February 23, 2006

Slidin' With Sly

Print More

Hot! Hot! Hot! This is the only way to describe the new album that pays tribute to Sly and the Family Stone Originally started by a radio personality, Sylvester Stewart had the vision to create music which spoke of the racial injustices prevalent in the sixties and seventies. Sly’s recruitment of musicians including Cynthia Robinson, Jerry Martini, Rosie Stone, Freddie Stone, Greg Errico, and Larry Graham not only marked the first time that black and white musicians came together to form a group, but it also mixed the popular genre’s of rock, R&B, and funk. Sly and the Family Stone used music to unify blacks with whites, males with females. Loved by every social strata, the group wrote socially conscious songs such as “Don’t Call me Nigger, Whitey” and “Hot Fun in the Summertime”, which highlighted the racial tensions of the hottest season.

Different Strokes By Different Folks recreates the same magic of the sixties while altering the beat to suit more contemporary genres. This album serves the dual task of providing hot beats to dance to as well as spiritual uplift with its lyrics. The new version of the Family Stone includes such popular artists as The Roots, John Legend, John Mayer, and Janet Jackson and is nothing short of a family affair. Just like in the sixties, listeners are showered with eclectic genres of music. The connection between the sixties and today which gives me the reassurance that music never changes, it just evolves. I’m not sure if it’s the combination of musical all-stars, the beats, or the inspirational lyrics but the album is a must.

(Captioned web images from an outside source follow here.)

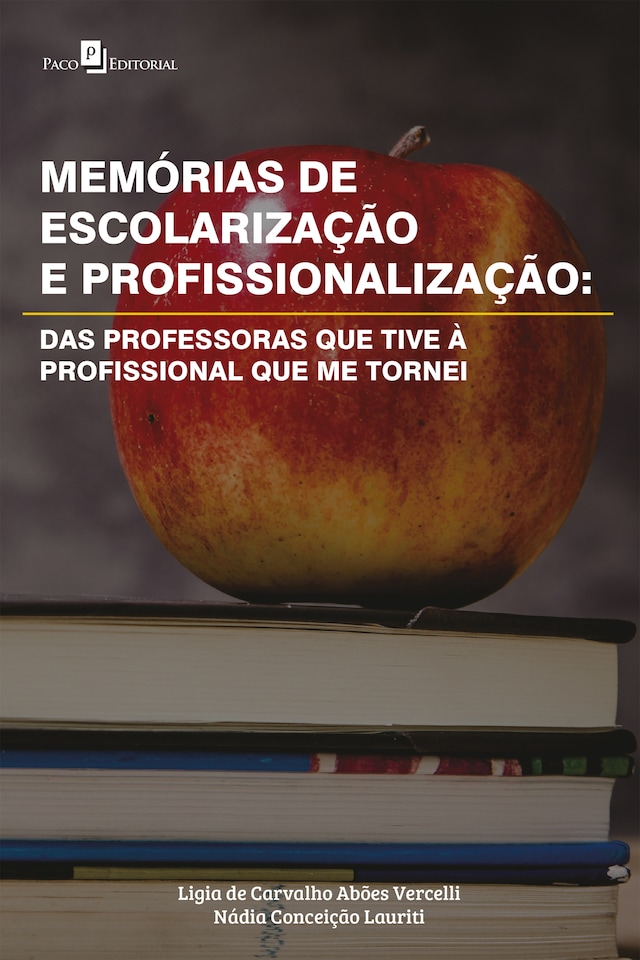 Book cover for Memórias de escolarização e profissionalização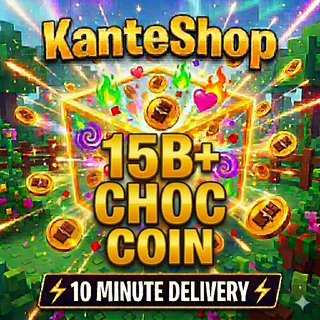 15B Choc Coins - Grow a Garden - Fast Delivery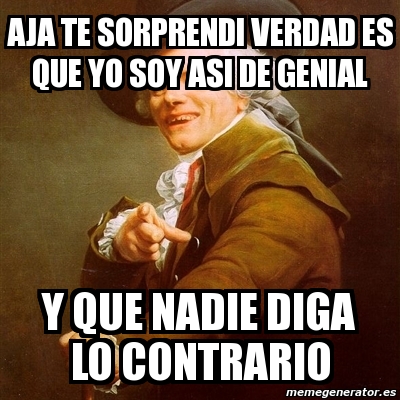 Meme Joseph Ducreux Aja Te Sorprendi Verdad Es Que Yo Soy Asi De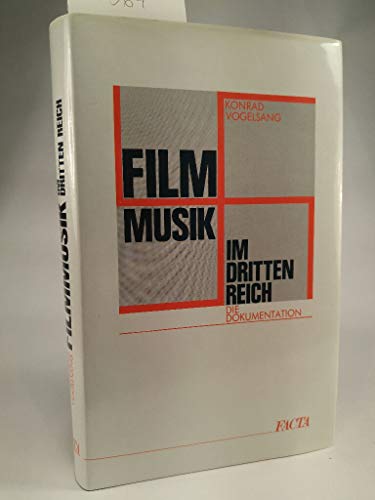 Imagen de archivo de Filmmusik im Dritten Reich. Die Dokumentation a la venta por medimops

My favorite tracks include “Dance To The Music,” “Everday People” and “Star,” particularly because they include the lovable beats of today’s hip-hop without the degrading lyrics that pervade most rap songs. All of the lyrics translate into messages of love, constraints, family, or just having fun. Different Strokes uses music as a tool to emphasize the social upheavals around the world, for example: “There is a yellow one that won’t accept the black one that won’t accept the red one that won’t accept the white one.” the music uses the phrase “different strokes by different folks” to stress the need for diversity. Its combinations of the old and the new gives it a unique flavor you won’t find anywhere else.